# GIVEN DATA:

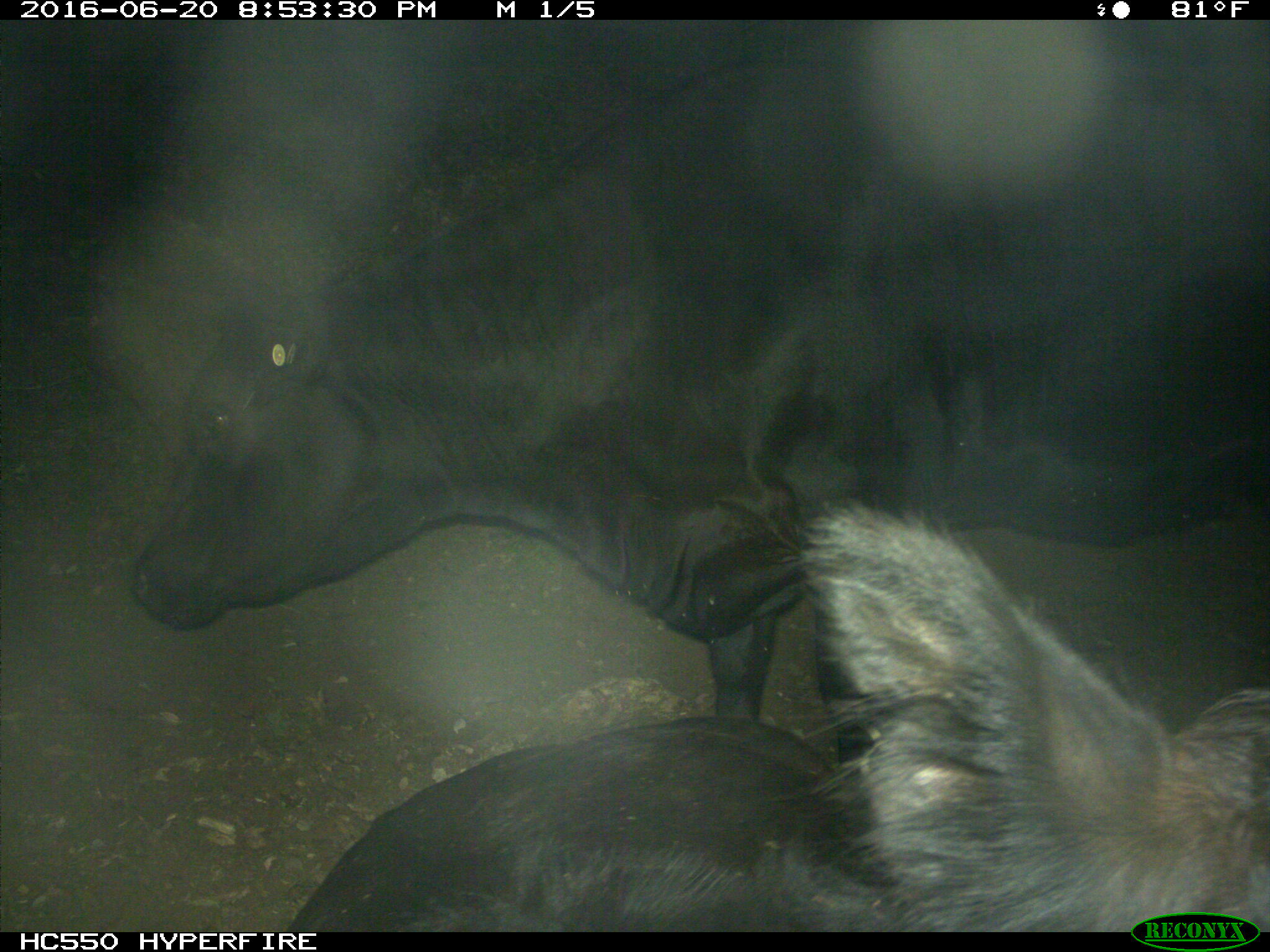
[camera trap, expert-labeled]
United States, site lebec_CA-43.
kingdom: Animalia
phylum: Chordata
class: Mammalia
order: Artiodactyla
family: Bovidae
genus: Bos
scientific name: Bos taurus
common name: domestic cow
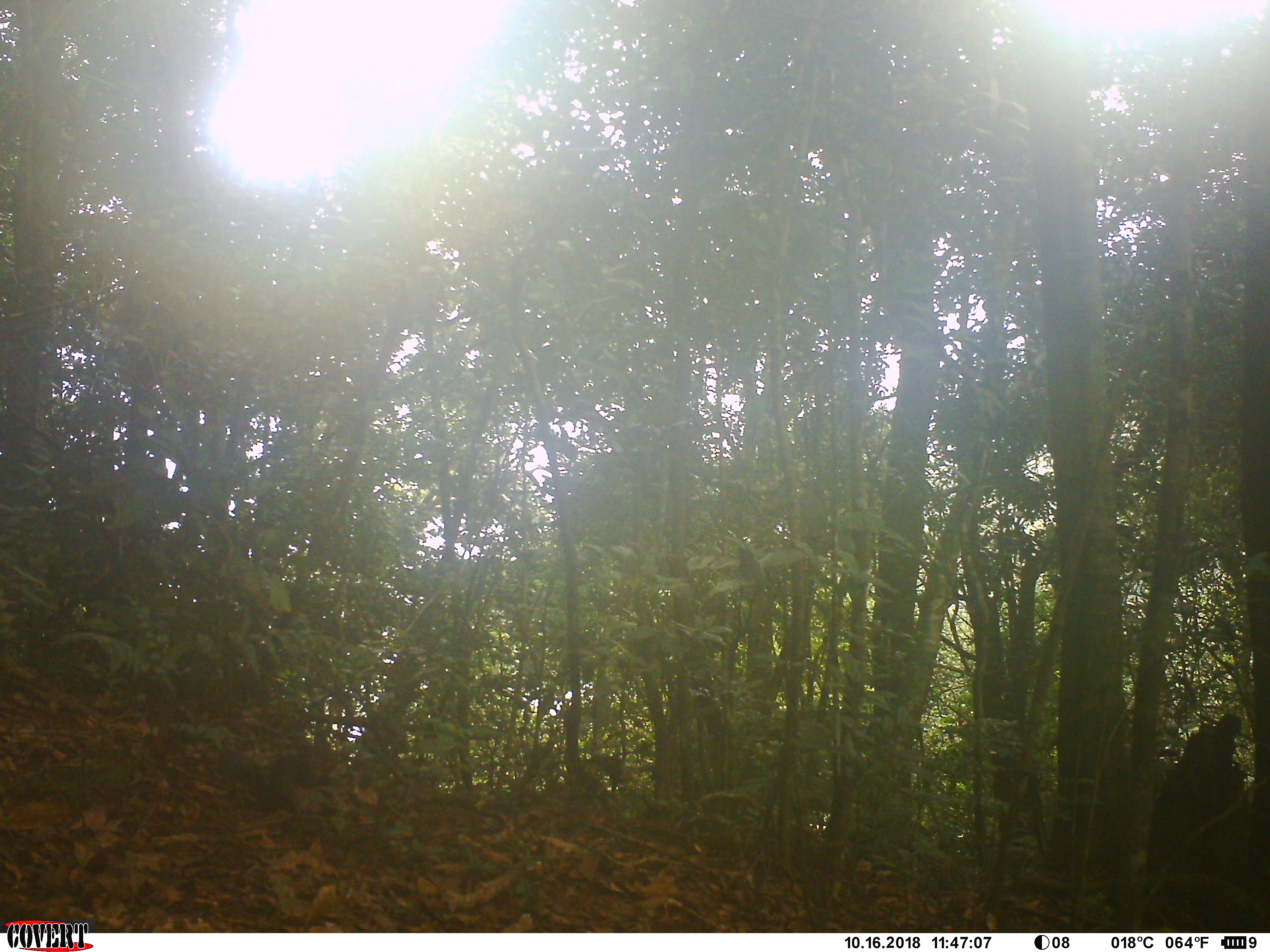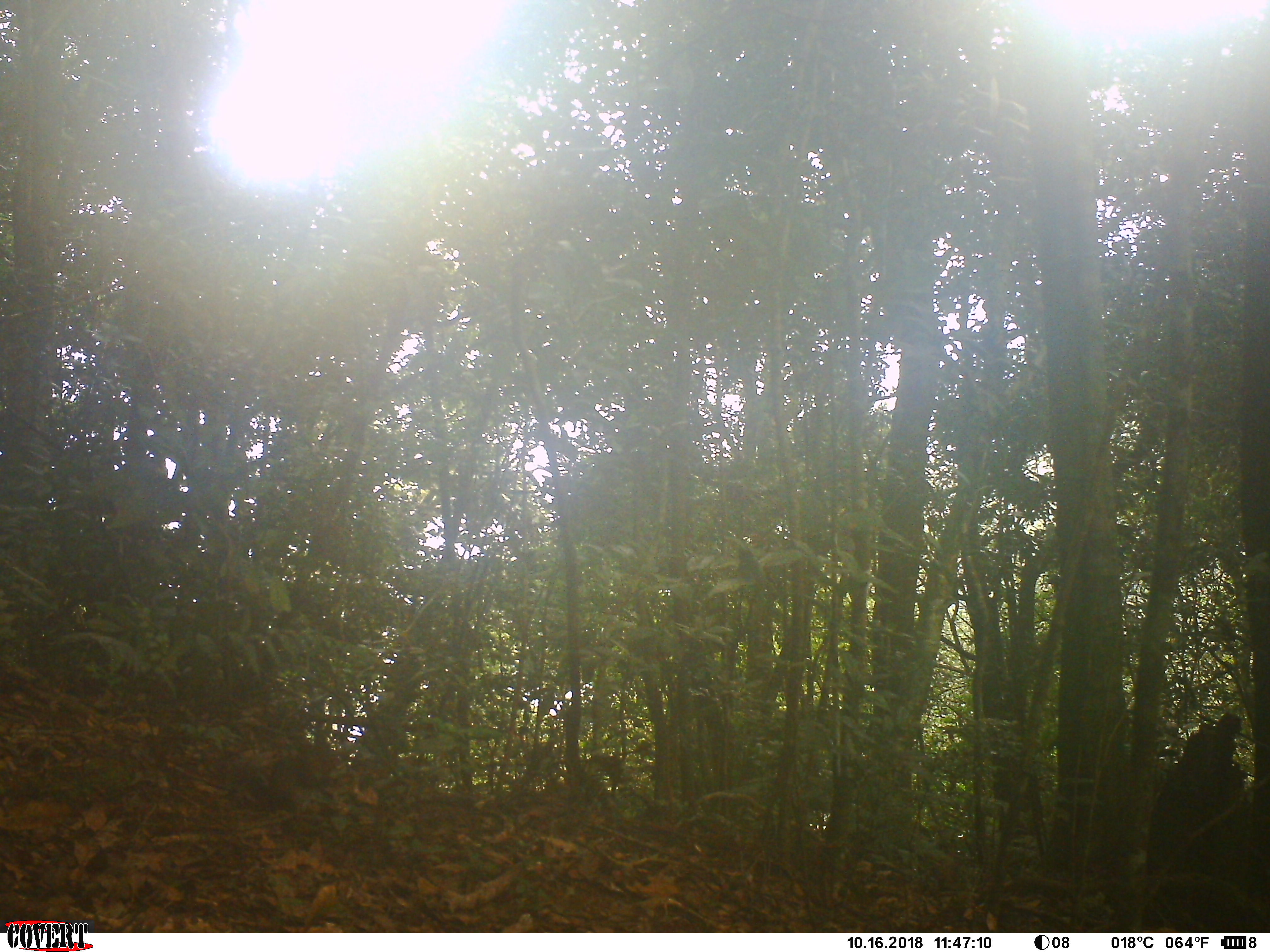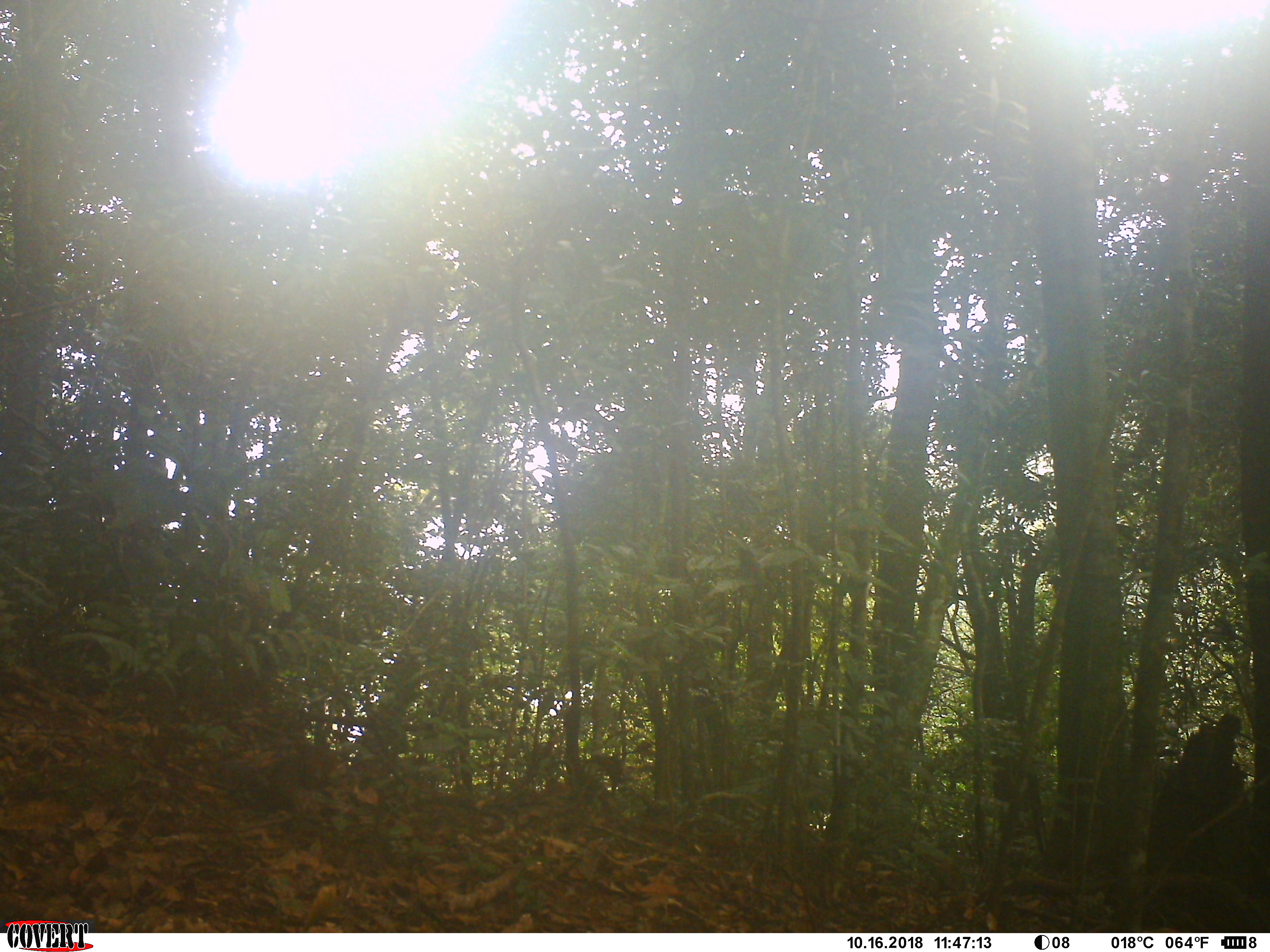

# WORK TASK:
Make an exact copy of the whole listing, but don't bring over any pictures.

# ANSWER TO THIS TASK:
[camera trap, expert-labeled]
United States, site lebec_CA-43.
kingdom: Animalia
phylum: Chordata
class: Mammalia
order: Artiodactyla
family: Bovidae
genus: Bos
scientific name: Bos taurus
common name: domestic cow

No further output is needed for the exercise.